Simplify subtree merging. (#1500)
A key optimization in the new formatting is formatting entire branches of the piece tree separately and then merging in the results. This lets us reuse the results of solving and formatting that subtree across multiple solutions.
When merging the results back, it's important that the resulting solution has the same cost and other metrics as if the subtree had not been formatted separately. Otherwise, the optimization can change the formatting behavior.
When I first implemented subtree merging, I ran into some issues where it seemed like the resulting cost wasn't right. I wasn't able to figure out exactly why. To fix it, I made sure we didn't double count the cost of any given bound piece by merging each piece state in the subtree back into the parent solution and only counting its cost if the parent didn't already have that piece bound.

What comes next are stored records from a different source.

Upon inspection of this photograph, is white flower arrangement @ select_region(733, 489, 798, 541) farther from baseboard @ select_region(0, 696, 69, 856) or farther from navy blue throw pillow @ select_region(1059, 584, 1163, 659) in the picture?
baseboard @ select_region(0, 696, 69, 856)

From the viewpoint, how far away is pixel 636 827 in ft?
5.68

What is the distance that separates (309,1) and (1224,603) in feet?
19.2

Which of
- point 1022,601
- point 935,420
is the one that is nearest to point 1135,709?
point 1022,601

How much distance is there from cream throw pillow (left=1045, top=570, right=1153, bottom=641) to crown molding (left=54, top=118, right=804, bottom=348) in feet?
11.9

After a lot of debugging, I figured out why bound pieces would sometimes get double counted otherwise. The problem goes like this:
1. We create a solution. When creating it, we format it which traverses the piece tree and ends up separately formatting some subtrees and merging those into this solution.
2. Later, we expand this solution into a series of child solutions. When we do, we copy the parent solution's bound pieces and its cost.
3. When we go to format each of these expanded child solutions, we again traverse the piece tree which ends up separately formatting many of the same subtrees. For each one, we add in the cost of the subtree solution. But we've already added in that cost from the parent solution, which the expanded child inherited, so now we've double counted.
This PR fixes that: For each solution, we separately track the cost of the pieces directly bound by the solution and the cost it accumulated from merging subtrees. When expanding a solution, we inherit the former cost, but not the latter. That way, when we go to format the expanded solution and merge the subtrees in again, we only count those subtree costs once, when the child merges them.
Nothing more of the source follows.